Como saber se não digo?

Deve existir (ou deveria) existir uma porta no tempo onde está escrito “entre sem bater”. Ela dá acesso à Sala dos Esquecimentos, uma espécie de achados e perdidos da memória. A única condição para pertencerem à esse lugar é que os objetos, sensações, sentimentos, frases, qualquer coisa que seja viva, tenham sido levados

até ali pelas mãos da inocência. Depois que chegam e se acostumam com a luz em penumbra, passeiam por esse espaço não linear, contanto uns para os outros as suas jornadas, às vezes se consolando. Noutras, simplesmente escutando.

Não são histórias editáveis, como no mundo denso dos corpos, onde a vida é dublada, os diálogos são falas que vivem de aparências e mesmo as recordações se maquiam antes de entrar em cena. Entendo que posso pensar nisso motivado por mágoas, ego ou síndrome de abstinência. Sem problemas: reconheço que julgo decisões que me excluíram, ainda que saiba que todas as escolhas são legítimas, que não há peso absoluto, que definir é descartar todo o restante. Penso que um lugar pode ser lindo quando se está degredado. Ainda assim, mesmo que exuberante, é um exílio. Pronto, civilidade restaurada.

Na Sala dos Esquecimentos lembranças verdadeiras perdem a pressa, vivem fora do perigo da inexistência, da aceitação do menos, estão à salvo de silêncios cortantes, de febres estranhas, de queimaduras no deserto a que foram expostas.

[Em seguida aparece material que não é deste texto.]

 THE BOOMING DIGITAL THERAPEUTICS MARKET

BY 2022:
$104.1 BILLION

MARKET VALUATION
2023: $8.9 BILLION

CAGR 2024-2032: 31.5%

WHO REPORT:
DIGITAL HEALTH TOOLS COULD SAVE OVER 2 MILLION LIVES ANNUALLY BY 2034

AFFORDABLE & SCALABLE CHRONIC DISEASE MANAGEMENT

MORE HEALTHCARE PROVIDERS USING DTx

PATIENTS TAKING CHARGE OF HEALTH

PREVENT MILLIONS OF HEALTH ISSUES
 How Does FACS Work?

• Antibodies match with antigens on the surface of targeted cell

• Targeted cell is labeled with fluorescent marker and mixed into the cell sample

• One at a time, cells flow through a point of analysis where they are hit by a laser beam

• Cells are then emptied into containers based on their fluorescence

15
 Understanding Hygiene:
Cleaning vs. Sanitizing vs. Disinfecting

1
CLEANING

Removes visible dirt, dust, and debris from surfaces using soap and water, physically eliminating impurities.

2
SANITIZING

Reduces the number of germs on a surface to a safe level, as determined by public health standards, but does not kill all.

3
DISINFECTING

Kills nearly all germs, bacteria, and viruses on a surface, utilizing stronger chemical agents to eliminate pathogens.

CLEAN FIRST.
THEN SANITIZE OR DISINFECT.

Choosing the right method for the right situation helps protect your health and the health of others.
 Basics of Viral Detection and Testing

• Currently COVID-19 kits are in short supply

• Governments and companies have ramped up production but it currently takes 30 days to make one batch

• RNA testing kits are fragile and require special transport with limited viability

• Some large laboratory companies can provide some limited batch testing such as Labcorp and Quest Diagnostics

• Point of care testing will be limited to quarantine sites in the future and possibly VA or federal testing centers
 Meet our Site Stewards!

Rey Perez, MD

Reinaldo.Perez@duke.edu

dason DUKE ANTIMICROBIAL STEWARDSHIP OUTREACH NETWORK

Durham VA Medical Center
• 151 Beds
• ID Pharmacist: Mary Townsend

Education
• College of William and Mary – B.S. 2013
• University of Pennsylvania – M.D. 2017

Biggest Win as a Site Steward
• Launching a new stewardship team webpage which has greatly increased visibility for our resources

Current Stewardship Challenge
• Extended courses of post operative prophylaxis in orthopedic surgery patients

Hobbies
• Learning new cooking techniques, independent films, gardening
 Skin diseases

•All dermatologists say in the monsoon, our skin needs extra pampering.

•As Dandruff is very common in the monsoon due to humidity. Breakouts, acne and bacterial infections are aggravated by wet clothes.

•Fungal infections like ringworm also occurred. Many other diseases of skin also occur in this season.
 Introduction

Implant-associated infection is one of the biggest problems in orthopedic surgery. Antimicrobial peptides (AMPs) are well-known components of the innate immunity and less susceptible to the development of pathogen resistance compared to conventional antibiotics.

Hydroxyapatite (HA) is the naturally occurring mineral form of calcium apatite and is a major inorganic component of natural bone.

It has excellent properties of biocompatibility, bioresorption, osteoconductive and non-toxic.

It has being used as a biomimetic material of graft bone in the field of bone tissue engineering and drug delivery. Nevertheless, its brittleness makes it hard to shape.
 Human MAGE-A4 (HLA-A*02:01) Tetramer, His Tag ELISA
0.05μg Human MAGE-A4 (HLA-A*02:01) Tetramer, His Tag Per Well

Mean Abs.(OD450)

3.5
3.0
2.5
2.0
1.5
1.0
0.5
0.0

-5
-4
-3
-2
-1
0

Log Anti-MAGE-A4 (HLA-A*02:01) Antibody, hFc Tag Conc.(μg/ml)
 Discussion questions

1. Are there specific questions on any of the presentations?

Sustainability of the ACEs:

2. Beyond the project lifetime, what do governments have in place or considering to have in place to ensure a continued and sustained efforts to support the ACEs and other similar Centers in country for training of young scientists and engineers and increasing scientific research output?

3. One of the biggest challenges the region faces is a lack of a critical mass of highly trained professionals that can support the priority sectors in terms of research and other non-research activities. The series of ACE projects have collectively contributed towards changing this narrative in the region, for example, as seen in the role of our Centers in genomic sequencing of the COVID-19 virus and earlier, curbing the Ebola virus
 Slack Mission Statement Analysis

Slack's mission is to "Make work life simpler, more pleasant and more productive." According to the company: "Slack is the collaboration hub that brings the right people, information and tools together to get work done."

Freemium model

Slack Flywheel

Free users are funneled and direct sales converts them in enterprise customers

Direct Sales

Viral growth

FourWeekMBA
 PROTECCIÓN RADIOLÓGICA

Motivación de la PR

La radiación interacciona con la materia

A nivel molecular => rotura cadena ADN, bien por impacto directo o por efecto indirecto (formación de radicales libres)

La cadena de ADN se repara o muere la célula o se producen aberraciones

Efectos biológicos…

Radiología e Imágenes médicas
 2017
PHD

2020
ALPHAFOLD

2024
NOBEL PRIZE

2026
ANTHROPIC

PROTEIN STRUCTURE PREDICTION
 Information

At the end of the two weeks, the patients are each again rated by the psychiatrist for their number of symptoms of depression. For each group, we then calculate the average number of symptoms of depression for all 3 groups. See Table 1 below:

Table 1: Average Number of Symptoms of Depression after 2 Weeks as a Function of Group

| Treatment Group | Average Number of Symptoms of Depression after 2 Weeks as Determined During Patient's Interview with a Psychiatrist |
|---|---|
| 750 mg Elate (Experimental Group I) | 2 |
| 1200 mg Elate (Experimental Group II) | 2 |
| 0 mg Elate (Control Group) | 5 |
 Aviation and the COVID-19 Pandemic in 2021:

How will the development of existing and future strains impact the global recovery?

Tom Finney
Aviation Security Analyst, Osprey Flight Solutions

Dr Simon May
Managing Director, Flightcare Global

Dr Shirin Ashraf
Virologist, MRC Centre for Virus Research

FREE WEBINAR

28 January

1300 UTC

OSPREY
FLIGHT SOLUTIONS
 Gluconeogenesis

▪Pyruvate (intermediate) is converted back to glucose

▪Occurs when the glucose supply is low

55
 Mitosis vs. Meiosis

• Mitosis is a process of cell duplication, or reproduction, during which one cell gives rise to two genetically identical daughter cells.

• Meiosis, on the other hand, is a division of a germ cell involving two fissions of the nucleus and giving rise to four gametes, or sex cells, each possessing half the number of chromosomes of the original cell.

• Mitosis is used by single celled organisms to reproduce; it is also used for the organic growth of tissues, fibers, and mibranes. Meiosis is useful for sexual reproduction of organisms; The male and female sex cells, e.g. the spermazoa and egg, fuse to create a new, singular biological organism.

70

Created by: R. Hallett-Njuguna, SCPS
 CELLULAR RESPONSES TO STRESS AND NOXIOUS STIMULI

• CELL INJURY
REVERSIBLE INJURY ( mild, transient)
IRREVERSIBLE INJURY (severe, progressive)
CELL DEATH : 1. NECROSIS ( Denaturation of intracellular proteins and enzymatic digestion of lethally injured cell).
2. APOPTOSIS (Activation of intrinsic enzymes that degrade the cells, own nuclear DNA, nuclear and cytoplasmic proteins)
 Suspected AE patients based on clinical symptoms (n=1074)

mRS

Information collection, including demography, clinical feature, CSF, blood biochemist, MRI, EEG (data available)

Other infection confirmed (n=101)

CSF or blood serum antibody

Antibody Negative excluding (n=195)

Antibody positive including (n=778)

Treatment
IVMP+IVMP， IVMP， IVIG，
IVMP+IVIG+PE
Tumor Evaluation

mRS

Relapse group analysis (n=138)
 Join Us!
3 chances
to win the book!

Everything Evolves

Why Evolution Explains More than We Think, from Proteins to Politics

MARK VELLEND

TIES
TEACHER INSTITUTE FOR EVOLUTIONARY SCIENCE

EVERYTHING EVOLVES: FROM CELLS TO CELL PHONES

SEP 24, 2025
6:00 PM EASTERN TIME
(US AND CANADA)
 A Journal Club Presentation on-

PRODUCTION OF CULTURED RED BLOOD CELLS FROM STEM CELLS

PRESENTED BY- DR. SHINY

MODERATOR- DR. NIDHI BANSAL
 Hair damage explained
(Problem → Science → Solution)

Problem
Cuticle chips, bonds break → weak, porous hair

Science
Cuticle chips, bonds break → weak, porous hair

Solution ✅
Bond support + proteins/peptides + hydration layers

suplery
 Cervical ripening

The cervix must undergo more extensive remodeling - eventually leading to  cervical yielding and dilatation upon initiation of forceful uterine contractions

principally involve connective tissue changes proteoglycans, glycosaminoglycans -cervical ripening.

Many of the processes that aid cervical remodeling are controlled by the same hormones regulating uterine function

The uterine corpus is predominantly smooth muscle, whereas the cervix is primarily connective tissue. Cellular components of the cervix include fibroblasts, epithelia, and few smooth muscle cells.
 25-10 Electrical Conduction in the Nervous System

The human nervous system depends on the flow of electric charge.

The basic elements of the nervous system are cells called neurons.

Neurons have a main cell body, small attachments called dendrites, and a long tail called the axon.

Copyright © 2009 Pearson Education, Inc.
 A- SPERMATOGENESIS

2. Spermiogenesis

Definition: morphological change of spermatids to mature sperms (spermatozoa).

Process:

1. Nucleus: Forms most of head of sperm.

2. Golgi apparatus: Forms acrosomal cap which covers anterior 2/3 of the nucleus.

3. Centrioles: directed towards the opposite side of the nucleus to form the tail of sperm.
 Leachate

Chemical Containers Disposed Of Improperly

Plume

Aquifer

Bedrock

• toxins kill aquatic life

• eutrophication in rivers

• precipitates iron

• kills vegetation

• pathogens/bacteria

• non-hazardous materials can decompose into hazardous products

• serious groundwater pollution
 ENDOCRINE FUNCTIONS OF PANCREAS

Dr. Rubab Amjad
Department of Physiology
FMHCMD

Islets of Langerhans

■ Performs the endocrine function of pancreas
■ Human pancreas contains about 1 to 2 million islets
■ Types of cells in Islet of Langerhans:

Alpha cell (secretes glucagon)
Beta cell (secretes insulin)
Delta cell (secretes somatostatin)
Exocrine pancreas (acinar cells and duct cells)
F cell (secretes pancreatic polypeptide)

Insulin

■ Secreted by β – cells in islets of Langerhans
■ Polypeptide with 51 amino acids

Mesmo que tenham sido tratados como inapropriados, inconvenientes, errados, feios ou inviáveis, tudo que existe na Sala dos Esquecimentos tem a alma das lembranças puras. O nome do lugar não esse porque vivem ali as coisas vivas que merecem permanecer existentes, mas lhes foi negado isso. Chama-se Sala dos Esquecimentos porque é onde esquecerão suas machucaduras, eliminações, desaparecimentos e abandonos. Um dia, quando prontos e restaurados dessas dores, reencarnam sob o anonimato do acaso, um acho que te conheço, uma pergunta sobre ilhas, esbarrões que dão início a uma conversa, presentes fora de hora, aromas, interesses, trocas, encontros, intensidades, admiração, amizade, confiança, cores, planos, sonhos, afetos, vocação, escolhas. Serão queridas de uma forma tão intensa que se tornarão escolhidas como valor, identidade ou propósito.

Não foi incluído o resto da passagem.